:: YOUR TASKS ::
(a) Please copy word for word the part of the passage on booting a cross-compiled ARM kernel in QEMU that begins at the words "Uncompressing Linux... done, booting" and ends after "while compiling )".
(b) Extend the passage on booting a cross-compiled ARM kernel in QEMU, picking up after its last sentence.

:: SUPPLIED TEXT ::
I 've cross compiled a Linux Kernel (for ARM on i686 - using Cross-LFS).
Now I'm trying to boot this Kernel using QEMU.
$ qemu-system-arm -m 128 -kernel /mnt/clfs-dec4/boot/clfskernel-2.6.38.2 --nographic -M versatilepb
Then, it shows this line and waits for infinite time !!
Uncompressing Linux... done, booting the kernel.
So, I want to debug the kernel, so that I can study what exactly is happening.
I'm new to these kernel builds, Can someone please help me to debug my custom built kernel as it is not even showing anything after that statement. Is there any possibility of the kernel being broken? ( I dont think so, b'se it didnot give any error while compiling )
And my aim is to generate a custom build very minimal Linux OS. Any suggestions regarding any tool-chains etc which would be easy & flexible depending on my requirements like drivers etc.,
ThankYou
You can use GDB to debug your kernel with QEMU you can use -s -S options. If you want a simple and reliable toolchain, you can use ELDK from DENX (http://www.denx.de/wiki/DULG/ELDK).

:: DATA SHOWN ::
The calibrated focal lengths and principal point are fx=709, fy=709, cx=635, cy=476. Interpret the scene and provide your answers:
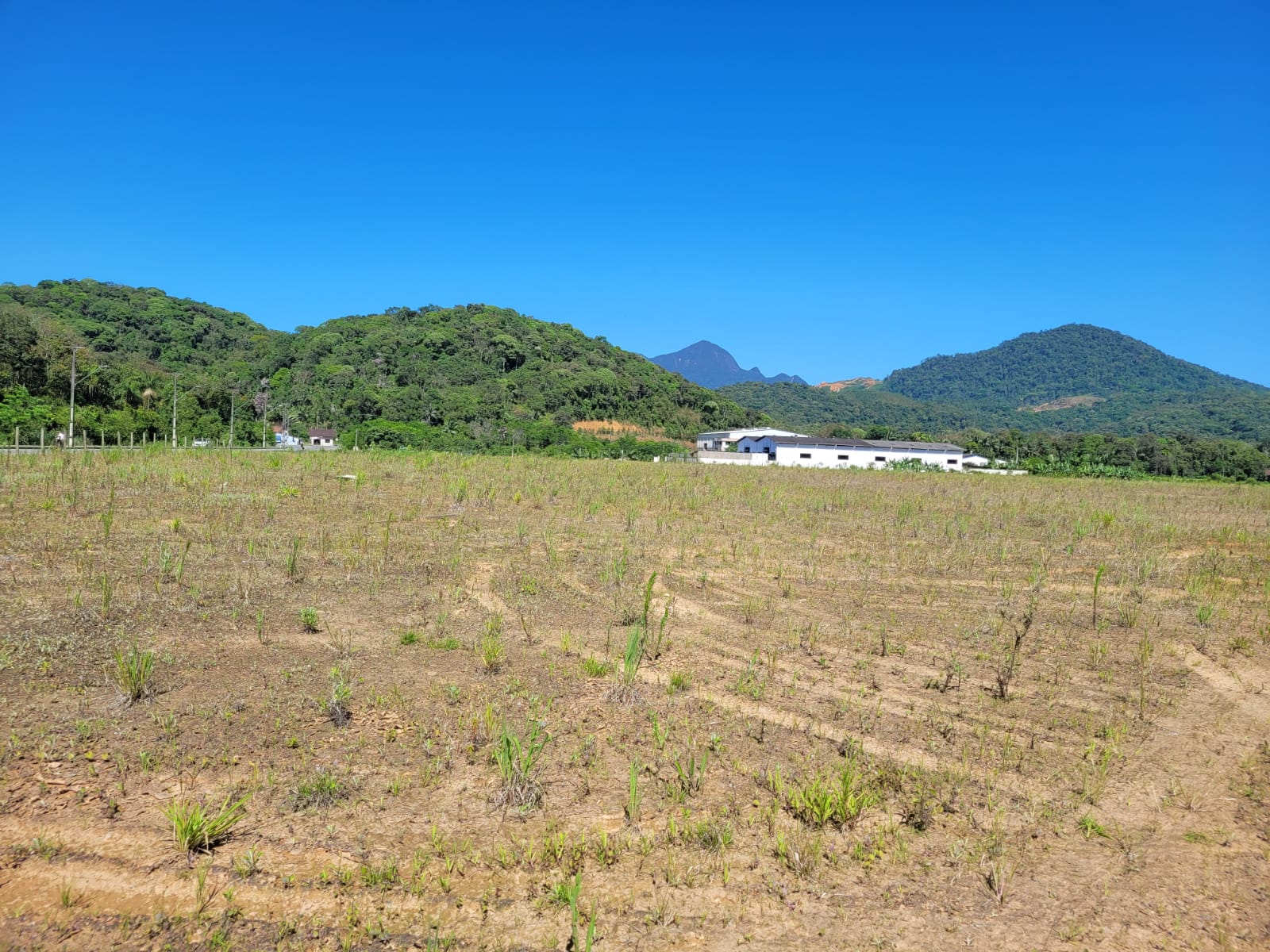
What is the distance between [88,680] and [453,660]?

:: EXPECTED RESPONSES ::
(a)
Uncompressing Linux... done, booting the kernel.
So, I want to debug the kernel, so that I can study what exactly is happening.
I'm new to these kernel builds, Can someone please help me to debug my custom built kernel as it is not even showing anything after that statement. Is there any possibility of the kernel being broken? ( I dont think so, b'se it didnot give any error while compiling )

(b)
You can install it like this (It's not the last version, but you got the idea):
wget http://ftp.denx.de/pub/eldk/4.2/arm-linux-x86/iso/arm-2008-11-24.iso
sudo mkdir -p /mnt/cdrom (if necessary)
sudo mount -o loop arm-2008-11-24.iso /mnt/cdrom
/mnt/cdrom/install -d $HOME/EMBEDDED_TOOLS/ELDK/
The command above should install the toolchain under $HOLE/EMBEDDED_TOOLS/ELDK (modify it if you need)
echo "export PATH=$PATH:$HOME/EMBEDDED_TOOLS/ELDK/ELDK42/usr/bin" >> $HOME/.bashrc
You can then see the version of your ARM toolchain like this:
arm-linux-gcc -v
You can test a hello_world.c program like this:
arm-linux-gcc hello_world.c -o hello_world
And you type: file hello_wrold to see the target architecture of the binary, it should be something like this:
hello_wrold: ELF 32-bit LSB executable, ARM, version 1 (SYSV)
Now if you want to compile a production kernel, you need to optimize it (i suggest using busybox) and if you want just one for testing now, try this steps:
Create a script to set your chain tool set_toolchain.sh:
#! /usr/bin/sh
PATH=$PATH:$HOME/EMBEDDED_TOOLS/ELDK/ELDK42/usr/bin
ARCH=arm
CROSS_COMPILE=arm-linux-gnueabi-
export PATH ARCH CROSS_COMPILE
And run your script (source ./set_toolchain.sh)
Download a linux kernel and unzip it (Let's assume 2.6.x, it's an old kernel, but there are a lot of chances that it work without compilation errors).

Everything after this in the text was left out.